• **本文抜粋**:
###

日本人教授がNYタイムズで糾弾した、菅政権とメディアの癒着。何が書かれていたか。読者の反応は。
以下は、上の今井佐緒里氏の記事に紹介されている上智大学の中野晃一教授のニューヨークタイムズへの投稿記事(2021年3月25日)です。タイトルは、”The Olympics Are On! But Why? The Japanese government is dead-set on holding the Games despite the pandemic.(オリンピックは開催させる。でもなぜ?〜日本政府はパンデミックにも関わらず、大会開催に断固として固執している。)”です(記事をみる)。長いですが、開催の理由が良くわかるので是非お読みください
中野晃一・政治学者
東京発ーー1936年以来、オリンピックの開始を告げる聖火リレーは、コロナウイルスの大流行により、1年遅れで木曜日に福島からスタートした。
菅義偉首相は、「人類が新型コロナウイルスに勝利した証として」、今年の夏に大会を開催すると、日曜日に述べた。日本はおろか、人類がすぐにコロナウイルスに勝利する気配はないにもかかわらず、である。
日本は、アメリカや多くの欧州諸国に比べて良好な状況にあり、約1億2500万人の人口に対して、約45万人の感染者と約8900人の死者を出している。しかし、感染率は徐々に上昇しており、ワクチンの普及も痛々しいほど進んでいないのが現状だ。
3月21日現在、ブルームバーグによると、日本は経済協力開発機構(OECD)に加盟している37カ国の中で、一人当たりの接種数が最下位である。人口のわずか0.3%しか接種していない。オリンピックが始まることになっている7月下旬までに、日本人が十分な数のワクチン接種を受けられる可能性は、事実上ない。
参考記事(高橋浩祐):日本のワクチン接種率は世界で129位 OECD加盟国で最下位(2021年5月10日。※接種率はやや上がったものの、相変わらず最下位)
先週、日本は海外からの観客を禁止すると発表した。この決定は、世論への部分的な譲歩だったようだ。今月初めに行われたある調査では、77%の回答者が外国からのファンの観戦に反対だった。また、別の世論調査では、大会を予定通り実施すべきだと答えた人はたったの9%、中止すべきだと答えた人は32%だった。
それでは、なぜ日本は、パンデミックが公衆衛生上の大きな懸念であるのに、人々の反対を押し切ってオリンピックを開催しようとしているのか。その答えは、よく知られている。「エリート間の癒着(共謀)」である。

###

• **設問**:
#1 この記事によると、菅義偉首相は今年の夏の大会開催を何の証だと述べましたか。
#2 この記事にパーセントで示されている数値をすべて挙げてください。

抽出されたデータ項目
###

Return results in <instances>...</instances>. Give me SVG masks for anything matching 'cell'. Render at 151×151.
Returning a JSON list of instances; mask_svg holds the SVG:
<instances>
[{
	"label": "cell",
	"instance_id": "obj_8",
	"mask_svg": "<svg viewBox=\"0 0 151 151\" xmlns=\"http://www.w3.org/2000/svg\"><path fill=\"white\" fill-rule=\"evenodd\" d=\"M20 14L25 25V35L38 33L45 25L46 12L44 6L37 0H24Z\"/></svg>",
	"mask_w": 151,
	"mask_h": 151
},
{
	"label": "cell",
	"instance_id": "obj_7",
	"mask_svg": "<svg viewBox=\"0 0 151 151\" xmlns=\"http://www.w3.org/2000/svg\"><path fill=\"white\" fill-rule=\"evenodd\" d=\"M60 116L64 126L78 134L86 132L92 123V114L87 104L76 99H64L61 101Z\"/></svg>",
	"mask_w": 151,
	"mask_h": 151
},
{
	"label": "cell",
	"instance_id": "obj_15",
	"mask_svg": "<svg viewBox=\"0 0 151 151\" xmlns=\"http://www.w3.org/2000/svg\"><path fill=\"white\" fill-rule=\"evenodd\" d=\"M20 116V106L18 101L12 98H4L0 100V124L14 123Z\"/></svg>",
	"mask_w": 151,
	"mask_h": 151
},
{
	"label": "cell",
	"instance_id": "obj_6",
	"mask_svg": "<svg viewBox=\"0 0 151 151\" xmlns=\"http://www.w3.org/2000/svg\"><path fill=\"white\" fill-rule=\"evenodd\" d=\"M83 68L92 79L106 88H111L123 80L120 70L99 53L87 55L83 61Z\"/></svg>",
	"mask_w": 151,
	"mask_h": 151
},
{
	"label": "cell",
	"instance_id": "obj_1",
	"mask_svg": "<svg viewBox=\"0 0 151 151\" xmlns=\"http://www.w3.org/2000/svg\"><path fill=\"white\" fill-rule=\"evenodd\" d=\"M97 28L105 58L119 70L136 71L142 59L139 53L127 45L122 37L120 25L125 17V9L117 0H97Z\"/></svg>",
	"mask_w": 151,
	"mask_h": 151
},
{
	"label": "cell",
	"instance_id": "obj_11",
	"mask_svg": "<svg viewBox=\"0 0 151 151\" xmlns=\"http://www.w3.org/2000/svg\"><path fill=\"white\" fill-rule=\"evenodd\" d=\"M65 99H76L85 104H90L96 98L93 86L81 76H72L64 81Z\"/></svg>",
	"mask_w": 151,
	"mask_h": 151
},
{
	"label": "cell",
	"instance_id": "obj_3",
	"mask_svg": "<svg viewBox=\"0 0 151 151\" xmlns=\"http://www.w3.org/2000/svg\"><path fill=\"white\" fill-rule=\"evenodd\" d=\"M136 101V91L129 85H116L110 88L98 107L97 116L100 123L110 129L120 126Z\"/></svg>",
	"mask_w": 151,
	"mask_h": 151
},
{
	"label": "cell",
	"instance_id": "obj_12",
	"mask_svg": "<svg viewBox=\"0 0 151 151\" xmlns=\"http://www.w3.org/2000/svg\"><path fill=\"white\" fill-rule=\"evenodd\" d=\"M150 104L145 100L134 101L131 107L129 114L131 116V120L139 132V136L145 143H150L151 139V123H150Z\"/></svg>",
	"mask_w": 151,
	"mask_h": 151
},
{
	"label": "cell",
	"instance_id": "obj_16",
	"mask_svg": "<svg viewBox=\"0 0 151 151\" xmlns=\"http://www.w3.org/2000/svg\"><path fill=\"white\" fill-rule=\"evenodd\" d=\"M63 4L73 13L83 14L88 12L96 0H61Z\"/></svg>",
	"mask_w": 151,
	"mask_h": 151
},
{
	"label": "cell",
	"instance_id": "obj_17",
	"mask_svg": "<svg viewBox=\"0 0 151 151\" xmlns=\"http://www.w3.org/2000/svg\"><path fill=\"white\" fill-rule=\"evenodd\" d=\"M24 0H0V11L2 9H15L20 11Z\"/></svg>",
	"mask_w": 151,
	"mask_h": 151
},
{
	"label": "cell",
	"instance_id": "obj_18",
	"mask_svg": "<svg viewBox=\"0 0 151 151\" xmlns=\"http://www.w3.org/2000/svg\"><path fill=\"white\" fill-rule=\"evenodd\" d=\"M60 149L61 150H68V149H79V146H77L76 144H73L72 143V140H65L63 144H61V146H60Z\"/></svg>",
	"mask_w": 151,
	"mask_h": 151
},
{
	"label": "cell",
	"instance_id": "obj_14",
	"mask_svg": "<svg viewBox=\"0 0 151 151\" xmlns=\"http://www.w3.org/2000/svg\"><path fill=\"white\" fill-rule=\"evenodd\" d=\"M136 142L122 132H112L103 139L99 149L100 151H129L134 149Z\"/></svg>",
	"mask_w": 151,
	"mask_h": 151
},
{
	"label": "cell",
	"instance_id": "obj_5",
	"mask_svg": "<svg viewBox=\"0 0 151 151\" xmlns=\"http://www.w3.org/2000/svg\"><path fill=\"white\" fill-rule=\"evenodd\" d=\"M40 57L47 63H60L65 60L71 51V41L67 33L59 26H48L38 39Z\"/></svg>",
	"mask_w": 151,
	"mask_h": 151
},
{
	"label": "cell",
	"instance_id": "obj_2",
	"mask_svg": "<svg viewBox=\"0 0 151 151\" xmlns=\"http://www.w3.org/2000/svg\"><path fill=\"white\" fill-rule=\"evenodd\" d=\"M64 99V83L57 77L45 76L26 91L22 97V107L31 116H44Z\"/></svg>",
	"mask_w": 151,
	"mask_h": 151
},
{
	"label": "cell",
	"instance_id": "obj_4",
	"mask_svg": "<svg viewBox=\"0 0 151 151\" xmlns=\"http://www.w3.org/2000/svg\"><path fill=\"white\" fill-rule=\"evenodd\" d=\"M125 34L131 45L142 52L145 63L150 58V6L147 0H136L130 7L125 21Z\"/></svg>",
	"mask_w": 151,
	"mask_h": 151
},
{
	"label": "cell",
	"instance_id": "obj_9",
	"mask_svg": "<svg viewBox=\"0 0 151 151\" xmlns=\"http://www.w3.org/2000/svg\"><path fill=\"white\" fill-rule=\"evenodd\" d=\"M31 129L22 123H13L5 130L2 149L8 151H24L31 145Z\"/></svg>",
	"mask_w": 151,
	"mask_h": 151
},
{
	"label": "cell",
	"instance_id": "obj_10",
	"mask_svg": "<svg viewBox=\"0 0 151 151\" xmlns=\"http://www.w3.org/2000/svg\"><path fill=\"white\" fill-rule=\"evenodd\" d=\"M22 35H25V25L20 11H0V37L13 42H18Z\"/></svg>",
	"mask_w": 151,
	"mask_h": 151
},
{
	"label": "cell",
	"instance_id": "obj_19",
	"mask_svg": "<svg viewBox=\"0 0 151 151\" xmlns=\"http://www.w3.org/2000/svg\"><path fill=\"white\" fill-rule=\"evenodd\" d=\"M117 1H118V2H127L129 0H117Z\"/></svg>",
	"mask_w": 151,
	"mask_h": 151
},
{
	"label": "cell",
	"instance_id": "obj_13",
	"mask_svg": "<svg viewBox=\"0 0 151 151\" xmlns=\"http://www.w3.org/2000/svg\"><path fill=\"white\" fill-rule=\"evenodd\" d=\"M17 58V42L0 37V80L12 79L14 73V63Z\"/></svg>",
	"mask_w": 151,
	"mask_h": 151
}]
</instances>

###

• **解答**:
#1 「人類が新型コロナウイルスに勝利した証」だと述べました。

#2 0.3%、77%、9%、32%